◆ **文档节选**
# 情绪识别

## 调用需要使用的库

In [1]:
import torch
from torch.utils.data import Dataset,DataLoader
from sklearn.model_selection import train_test_split 
import pandas as pd
import transformers
from tqdm import tqdm

  from .autonotebook import tqdm as notebook_tqdm


In [2]:
device = "cuda" if torch.cuda.is_available() else "cpu"
print(device)

cuda


## 数据处理

In [3]:
dataset = pd.read_csv('dataset.csv').iloc[0:11000] #选取前11000条数据
dataset.head(10) #查看数据

Unnamed: 0,文本,情绪标签
0,气死姐姐了，快二是阵亡了吗，尼玛，一个半小时过去了也没上车,angry
1,妞妞啊，今天又承办了一个发文登记文号是126~嘻~么么哒~晚安哟,happy
2,这里还值得注意另一个事实，就是张鞠存原有一个东溪草堂为其读书处。,neutral
3,这在前华约国家(尤其是东德)使用R-73的首次联合演习期间，被一些北约组织的飞行员所证实。,neutral
4,TinyThief上wii了？！,surprise
5,每天都以紧张的心情工作，真的是太累，太不放松了，想要爆发一下,angry
6,语文军，数学军，英语军，物理军，政治军，历史军，生物军，地理军，八科联军，侵犯我班，我班战败...,angry
7,我不是一个优秀的演员……不能微笑着旁观你们幸福。,sad
8,当你变优秀时，你想要的都会来找你,happy
9,累了一天！会宿舍听下我搞基新歌！在看看我段宜恩美图！心都被治愈了,happy


In [4]:
dataset["情绪标签"].replace({
    "angry":0,
    "happy":1,
    "neutral":2,
    "surprise":3,
    "fear":4,
    "sad":5
},inplace=True)

◆ **给定题目 1**
根据情绪识别文档，判断下列说法是否正确，每项回答"是"或"否"，并引用文档中起决定作用的原文：(a) 代码只读取 dataset.csv 的前11000条数据；(b) 标签 "fear" 被替换为数字3；(c) 打印出的运行设备是 cpu。
◆ **给定题目 2**
列出情绪识别文档中被替换为数字的全部情绪标签。
◆ **给定题目 3**
接着情绪识别文档的最后一段代码往下续写。
这些记录与上面的情绪识别文档无关。

◆ **数据集摘录**

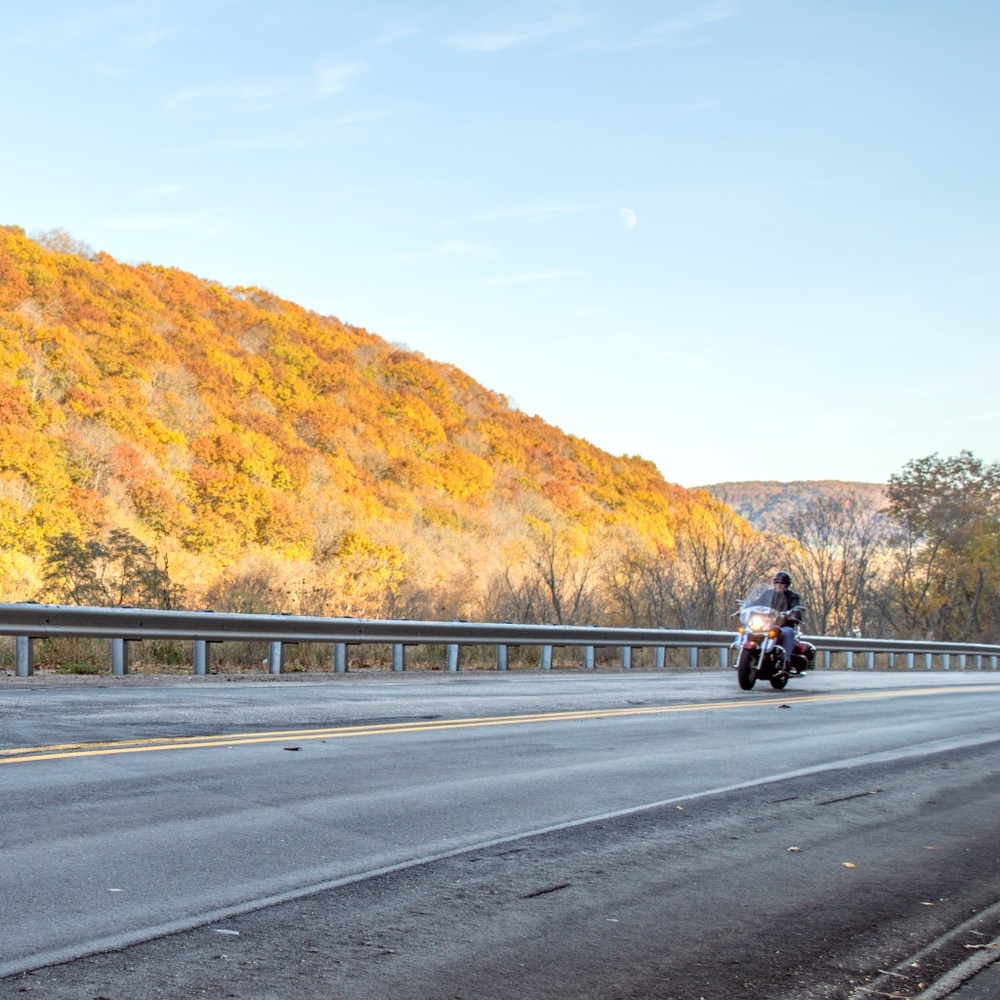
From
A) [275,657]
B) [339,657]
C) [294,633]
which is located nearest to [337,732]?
[275,657]

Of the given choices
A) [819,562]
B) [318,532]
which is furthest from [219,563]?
[819,562]

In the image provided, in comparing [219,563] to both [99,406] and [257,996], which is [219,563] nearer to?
[99,406]

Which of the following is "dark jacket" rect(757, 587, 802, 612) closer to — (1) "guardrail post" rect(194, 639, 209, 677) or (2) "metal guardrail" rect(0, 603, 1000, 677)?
(2) "metal guardrail" rect(0, 603, 1000, 677)

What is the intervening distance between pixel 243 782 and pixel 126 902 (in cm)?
261

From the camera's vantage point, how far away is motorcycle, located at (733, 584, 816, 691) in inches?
691

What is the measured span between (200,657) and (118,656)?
104 centimetres

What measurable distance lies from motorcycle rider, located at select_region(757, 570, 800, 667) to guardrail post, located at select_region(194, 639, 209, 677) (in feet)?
24.7

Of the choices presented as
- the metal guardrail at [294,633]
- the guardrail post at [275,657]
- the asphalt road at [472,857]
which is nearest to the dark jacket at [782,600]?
the metal guardrail at [294,633]

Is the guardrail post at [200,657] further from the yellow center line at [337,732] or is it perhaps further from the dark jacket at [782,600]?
the dark jacket at [782,600]

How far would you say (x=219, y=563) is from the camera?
186 ft

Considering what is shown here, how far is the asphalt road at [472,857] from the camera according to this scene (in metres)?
4.14

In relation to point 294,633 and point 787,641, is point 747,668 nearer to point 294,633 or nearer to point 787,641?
point 787,641

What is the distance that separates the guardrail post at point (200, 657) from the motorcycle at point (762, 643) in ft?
23.2

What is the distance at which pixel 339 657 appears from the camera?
17516mm
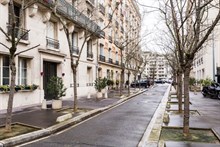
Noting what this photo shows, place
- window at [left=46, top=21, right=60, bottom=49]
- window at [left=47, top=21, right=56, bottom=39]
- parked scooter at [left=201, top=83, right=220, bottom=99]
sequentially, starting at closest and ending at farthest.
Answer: window at [left=46, top=21, right=60, bottom=49] < window at [left=47, top=21, right=56, bottom=39] < parked scooter at [left=201, top=83, right=220, bottom=99]

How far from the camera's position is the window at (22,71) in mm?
17462

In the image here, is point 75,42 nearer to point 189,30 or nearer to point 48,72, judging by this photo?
point 48,72

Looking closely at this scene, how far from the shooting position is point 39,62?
19062mm

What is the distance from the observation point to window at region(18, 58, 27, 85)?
17462 millimetres

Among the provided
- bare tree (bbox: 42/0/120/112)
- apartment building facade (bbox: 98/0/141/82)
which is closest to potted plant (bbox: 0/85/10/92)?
bare tree (bbox: 42/0/120/112)

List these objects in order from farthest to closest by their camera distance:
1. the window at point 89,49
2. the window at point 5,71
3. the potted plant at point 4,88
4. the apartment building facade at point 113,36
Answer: the apartment building facade at point 113,36
the window at point 89,49
the window at point 5,71
the potted plant at point 4,88

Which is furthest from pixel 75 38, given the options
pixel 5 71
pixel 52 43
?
pixel 5 71

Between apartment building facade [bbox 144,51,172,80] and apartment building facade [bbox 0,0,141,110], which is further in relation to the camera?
apartment building facade [bbox 144,51,172,80]

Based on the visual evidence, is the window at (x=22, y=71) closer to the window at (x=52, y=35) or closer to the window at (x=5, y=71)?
the window at (x=5, y=71)

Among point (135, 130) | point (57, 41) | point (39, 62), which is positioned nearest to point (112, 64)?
point (57, 41)

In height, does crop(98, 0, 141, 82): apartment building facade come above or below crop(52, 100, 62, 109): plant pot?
above

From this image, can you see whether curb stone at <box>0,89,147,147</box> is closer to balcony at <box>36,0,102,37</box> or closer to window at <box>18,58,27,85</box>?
window at <box>18,58,27,85</box>

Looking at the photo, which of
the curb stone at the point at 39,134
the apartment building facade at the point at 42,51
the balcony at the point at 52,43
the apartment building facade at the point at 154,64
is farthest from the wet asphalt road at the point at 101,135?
the apartment building facade at the point at 154,64

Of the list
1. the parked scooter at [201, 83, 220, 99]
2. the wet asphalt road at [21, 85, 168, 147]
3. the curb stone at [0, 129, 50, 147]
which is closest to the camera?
the curb stone at [0, 129, 50, 147]
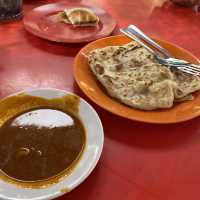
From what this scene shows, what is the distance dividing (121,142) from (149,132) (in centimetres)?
8

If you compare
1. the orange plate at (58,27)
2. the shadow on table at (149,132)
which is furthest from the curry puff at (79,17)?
the shadow on table at (149,132)

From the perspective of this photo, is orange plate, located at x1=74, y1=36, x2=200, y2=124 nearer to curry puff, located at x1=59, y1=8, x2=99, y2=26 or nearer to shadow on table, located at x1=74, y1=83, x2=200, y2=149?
shadow on table, located at x1=74, y1=83, x2=200, y2=149

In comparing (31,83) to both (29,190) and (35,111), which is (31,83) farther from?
(29,190)

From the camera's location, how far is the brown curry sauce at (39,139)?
60cm

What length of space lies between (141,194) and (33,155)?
22cm

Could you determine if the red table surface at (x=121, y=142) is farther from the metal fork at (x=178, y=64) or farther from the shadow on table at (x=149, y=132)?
the metal fork at (x=178, y=64)

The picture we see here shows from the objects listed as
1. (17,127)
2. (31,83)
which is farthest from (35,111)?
(31,83)

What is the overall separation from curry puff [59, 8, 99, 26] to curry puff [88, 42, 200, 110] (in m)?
0.22

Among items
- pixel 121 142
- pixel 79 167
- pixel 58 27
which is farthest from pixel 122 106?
pixel 58 27

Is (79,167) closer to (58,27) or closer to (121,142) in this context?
(121,142)

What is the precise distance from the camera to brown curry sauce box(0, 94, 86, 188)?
0.60 m

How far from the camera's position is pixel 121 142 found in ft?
2.41

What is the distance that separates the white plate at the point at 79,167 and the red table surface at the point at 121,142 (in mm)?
44

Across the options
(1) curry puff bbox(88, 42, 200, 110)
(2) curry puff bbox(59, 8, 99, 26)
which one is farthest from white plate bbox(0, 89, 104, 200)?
(2) curry puff bbox(59, 8, 99, 26)
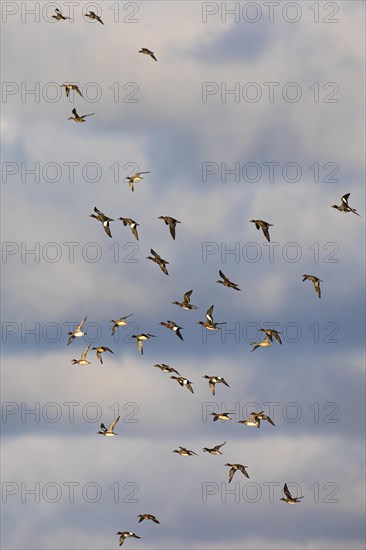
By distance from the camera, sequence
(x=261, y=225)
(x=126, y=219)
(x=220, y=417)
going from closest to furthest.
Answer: (x=261, y=225), (x=126, y=219), (x=220, y=417)

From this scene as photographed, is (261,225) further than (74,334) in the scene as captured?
No

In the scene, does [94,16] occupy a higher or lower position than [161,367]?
higher

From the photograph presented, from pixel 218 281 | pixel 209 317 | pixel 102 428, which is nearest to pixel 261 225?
pixel 218 281

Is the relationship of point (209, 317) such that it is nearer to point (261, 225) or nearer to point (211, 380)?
point (211, 380)

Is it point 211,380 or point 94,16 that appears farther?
point 211,380

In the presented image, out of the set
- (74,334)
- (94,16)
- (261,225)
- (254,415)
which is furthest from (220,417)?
(94,16)

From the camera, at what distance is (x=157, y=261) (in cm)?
16312

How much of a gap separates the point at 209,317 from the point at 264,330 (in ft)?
23.9

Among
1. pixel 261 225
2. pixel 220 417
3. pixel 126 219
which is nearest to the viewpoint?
pixel 261 225

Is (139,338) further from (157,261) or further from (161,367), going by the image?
(157,261)

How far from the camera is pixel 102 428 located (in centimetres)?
18962

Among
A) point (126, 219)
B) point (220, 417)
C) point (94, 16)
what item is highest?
point (94, 16)

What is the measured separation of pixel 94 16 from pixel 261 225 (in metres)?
34.4

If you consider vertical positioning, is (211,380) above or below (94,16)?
below
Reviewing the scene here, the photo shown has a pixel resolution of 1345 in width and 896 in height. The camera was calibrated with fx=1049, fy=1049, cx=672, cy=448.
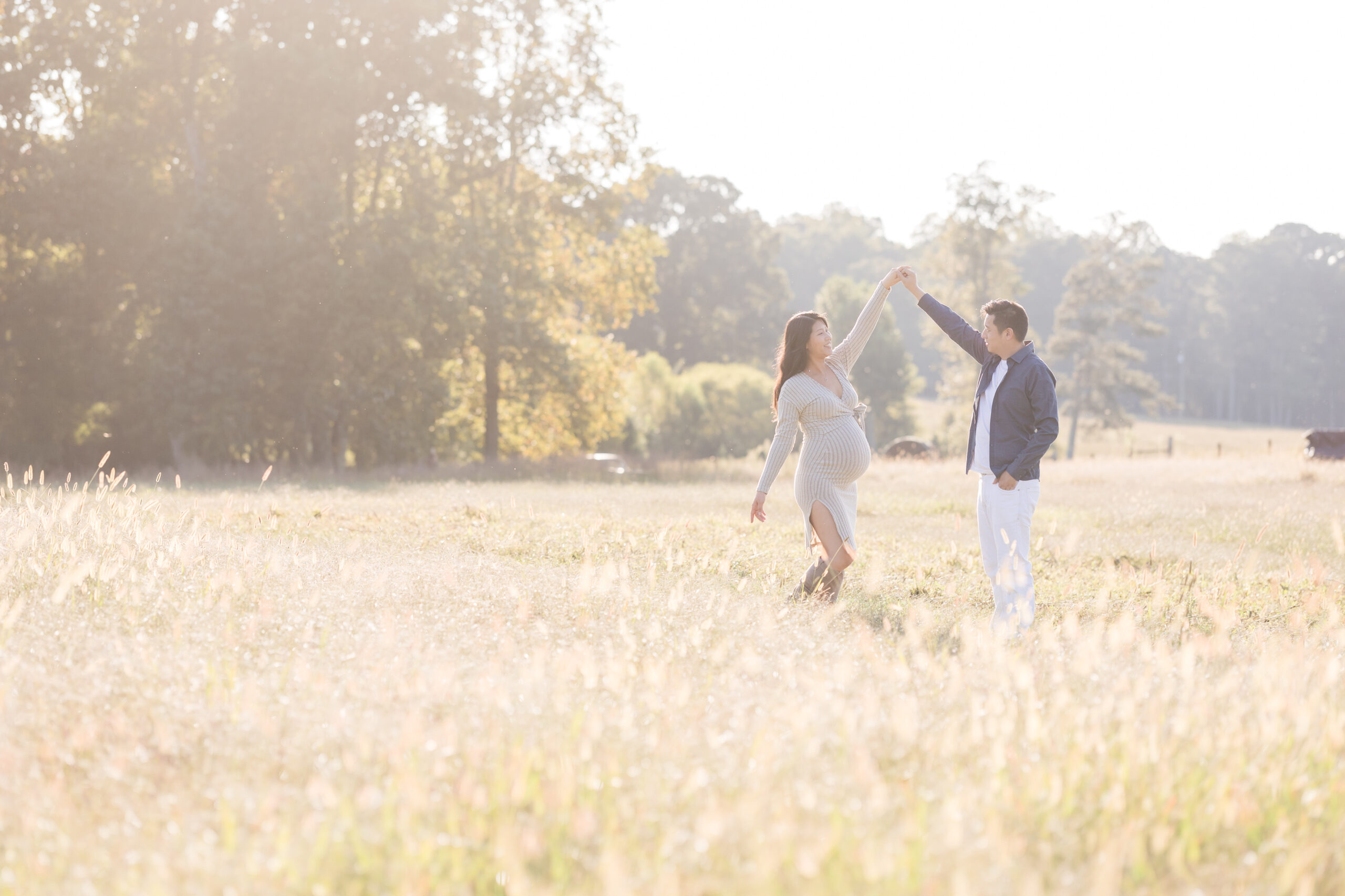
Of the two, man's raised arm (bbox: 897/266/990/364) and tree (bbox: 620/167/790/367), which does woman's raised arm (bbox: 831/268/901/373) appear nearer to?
man's raised arm (bbox: 897/266/990/364)

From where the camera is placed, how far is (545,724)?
4.52m

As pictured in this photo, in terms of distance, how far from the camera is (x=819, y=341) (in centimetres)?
822

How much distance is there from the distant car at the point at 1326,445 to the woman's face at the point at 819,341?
33.4 meters

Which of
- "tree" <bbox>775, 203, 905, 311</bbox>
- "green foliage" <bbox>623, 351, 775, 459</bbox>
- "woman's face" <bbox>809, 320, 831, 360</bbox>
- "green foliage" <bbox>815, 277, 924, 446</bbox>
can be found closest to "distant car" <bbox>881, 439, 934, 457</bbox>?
"green foliage" <bbox>623, 351, 775, 459</bbox>

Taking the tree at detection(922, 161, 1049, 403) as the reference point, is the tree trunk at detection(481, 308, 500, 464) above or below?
below

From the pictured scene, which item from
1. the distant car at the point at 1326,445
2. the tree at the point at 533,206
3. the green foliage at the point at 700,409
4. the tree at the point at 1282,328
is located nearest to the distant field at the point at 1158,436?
the tree at the point at 1282,328

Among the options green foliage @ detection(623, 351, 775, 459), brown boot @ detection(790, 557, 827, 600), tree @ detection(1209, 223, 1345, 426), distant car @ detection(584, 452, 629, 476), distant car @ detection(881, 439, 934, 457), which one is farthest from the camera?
tree @ detection(1209, 223, 1345, 426)

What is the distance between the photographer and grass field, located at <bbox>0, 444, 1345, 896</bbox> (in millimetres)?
3430

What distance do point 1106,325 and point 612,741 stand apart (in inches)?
2960

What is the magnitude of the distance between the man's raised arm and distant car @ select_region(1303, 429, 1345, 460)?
32704 mm

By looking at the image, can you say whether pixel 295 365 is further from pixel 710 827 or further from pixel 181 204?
pixel 710 827

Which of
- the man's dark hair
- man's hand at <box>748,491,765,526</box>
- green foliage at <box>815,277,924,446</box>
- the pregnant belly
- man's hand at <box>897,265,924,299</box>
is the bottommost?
man's hand at <box>748,491,765,526</box>

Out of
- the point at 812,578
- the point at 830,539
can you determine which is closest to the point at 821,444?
the point at 830,539

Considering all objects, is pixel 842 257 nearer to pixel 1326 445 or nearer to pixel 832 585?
pixel 1326 445
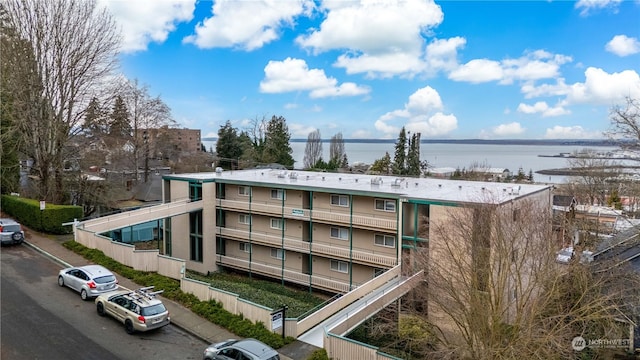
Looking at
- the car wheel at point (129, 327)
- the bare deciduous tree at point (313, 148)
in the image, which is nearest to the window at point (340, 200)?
the car wheel at point (129, 327)

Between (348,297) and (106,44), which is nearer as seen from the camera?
(348,297)

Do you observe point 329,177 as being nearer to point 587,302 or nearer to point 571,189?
point 587,302

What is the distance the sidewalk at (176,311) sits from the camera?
17703mm

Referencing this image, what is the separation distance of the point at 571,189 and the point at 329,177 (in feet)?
124

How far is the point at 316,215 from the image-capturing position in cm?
2856

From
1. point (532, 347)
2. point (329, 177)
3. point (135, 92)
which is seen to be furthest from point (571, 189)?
point (135, 92)

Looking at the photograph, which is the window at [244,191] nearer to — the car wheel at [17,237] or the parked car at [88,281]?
the parked car at [88,281]

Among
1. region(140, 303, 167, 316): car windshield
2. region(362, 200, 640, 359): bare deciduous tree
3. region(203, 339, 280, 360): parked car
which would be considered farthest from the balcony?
region(140, 303, 167, 316): car windshield

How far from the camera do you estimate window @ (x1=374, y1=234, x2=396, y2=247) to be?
1042 inches

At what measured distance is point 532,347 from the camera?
44.5 ft

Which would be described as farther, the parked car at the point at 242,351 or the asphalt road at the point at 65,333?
→ the asphalt road at the point at 65,333

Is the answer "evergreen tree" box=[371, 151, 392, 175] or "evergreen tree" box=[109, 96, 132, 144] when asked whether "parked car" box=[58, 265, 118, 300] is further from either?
"evergreen tree" box=[371, 151, 392, 175]

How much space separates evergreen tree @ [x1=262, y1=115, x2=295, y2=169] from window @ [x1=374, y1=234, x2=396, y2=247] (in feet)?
157

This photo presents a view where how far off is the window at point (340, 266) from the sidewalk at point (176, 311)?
11349 mm
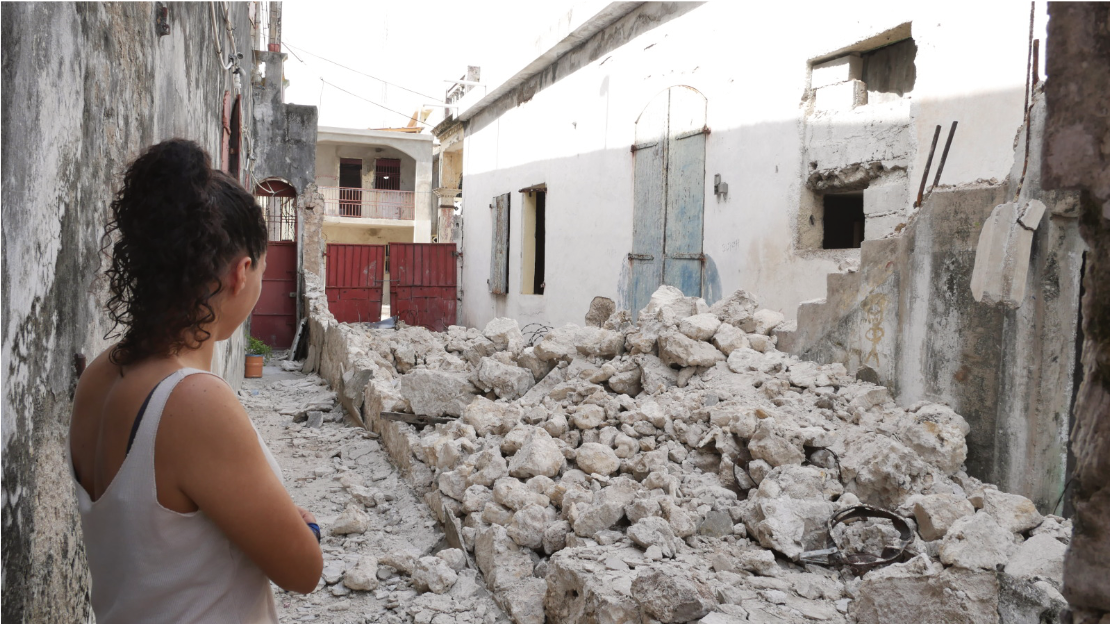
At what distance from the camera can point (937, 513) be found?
10.0ft

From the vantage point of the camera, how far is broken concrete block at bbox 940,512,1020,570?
8.33 ft

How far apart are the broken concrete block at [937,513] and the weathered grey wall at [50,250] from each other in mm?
2984

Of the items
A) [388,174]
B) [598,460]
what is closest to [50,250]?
[598,460]

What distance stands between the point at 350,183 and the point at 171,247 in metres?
25.1

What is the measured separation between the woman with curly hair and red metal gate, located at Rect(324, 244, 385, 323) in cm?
1361

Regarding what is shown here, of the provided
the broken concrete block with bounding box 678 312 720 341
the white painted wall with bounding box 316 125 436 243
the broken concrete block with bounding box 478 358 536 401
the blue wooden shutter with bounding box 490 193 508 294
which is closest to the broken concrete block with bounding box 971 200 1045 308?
the broken concrete block with bounding box 678 312 720 341

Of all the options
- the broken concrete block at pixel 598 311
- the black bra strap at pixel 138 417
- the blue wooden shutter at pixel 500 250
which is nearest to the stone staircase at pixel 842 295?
the broken concrete block at pixel 598 311

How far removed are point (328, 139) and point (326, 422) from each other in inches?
714

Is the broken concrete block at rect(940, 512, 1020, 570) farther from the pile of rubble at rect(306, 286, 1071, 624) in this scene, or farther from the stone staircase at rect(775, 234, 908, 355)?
the stone staircase at rect(775, 234, 908, 355)

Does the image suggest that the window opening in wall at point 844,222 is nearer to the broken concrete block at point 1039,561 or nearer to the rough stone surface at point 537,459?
the rough stone surface at point 537,459

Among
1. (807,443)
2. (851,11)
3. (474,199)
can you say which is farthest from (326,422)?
(474,199)

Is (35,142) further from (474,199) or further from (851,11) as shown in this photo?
(474,199)

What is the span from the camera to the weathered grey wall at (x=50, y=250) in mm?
1574

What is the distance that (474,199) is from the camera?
49.1 feet
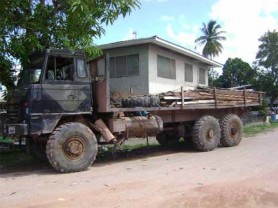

◆ **练习解答 1**
(a) 是："#选取前11000条数据"
(b) 否："\"fear\":4"
(c) 否："cuda"

◆ **练习解答 2**
angry、happy、neutral、surprise、fear、sad

◆ **练习解答 3**
dataset.head(5)

Unnamed: 0,文本,情绪标签
0,气死姐姐了，快二是阵亡了吗，尼玛，一个半小时过去了也没上车,0
1,妞妞啊，今天又承办了一个发文登记文号是126~嘻~么么哒~晚安哟,1
2,这里还值得注意另一个事实，就是张鞠存原有一个东溪草堂为其读书处。,2
3,这在前华约国家(尤其是东德)使用R-73的首次联合演习期间，被一些北约组织的飞行员所证实。,2
4,TinyThief上wii了？！,3


In [5]:
dataset.isnull().sum()

文本      0
情绪标签    0
dtype: int64

In [6]:
dataset.dropna(axis=0, how='any',inplace=True) #处理缺失值
dataset.isnull().sum()

文本      0
情绪标签    0
dtype: int64

In [7]:
tokenizer = transformers.AutoTokenizer.from_pretrained('bert-base-chinese') #使用bert的tokenizer

#### 定义数据集

In [8]:
class MyDataset(Dataset):
    def __init__(self,dataset,tokenizer):
        self.X = tokenizer(dataset['文本'].tolist(),truncation=True, padding=True)
        self.Y = dataset['情绪标签'].astype('long').tolist()
        
        self.len = len(self.Y)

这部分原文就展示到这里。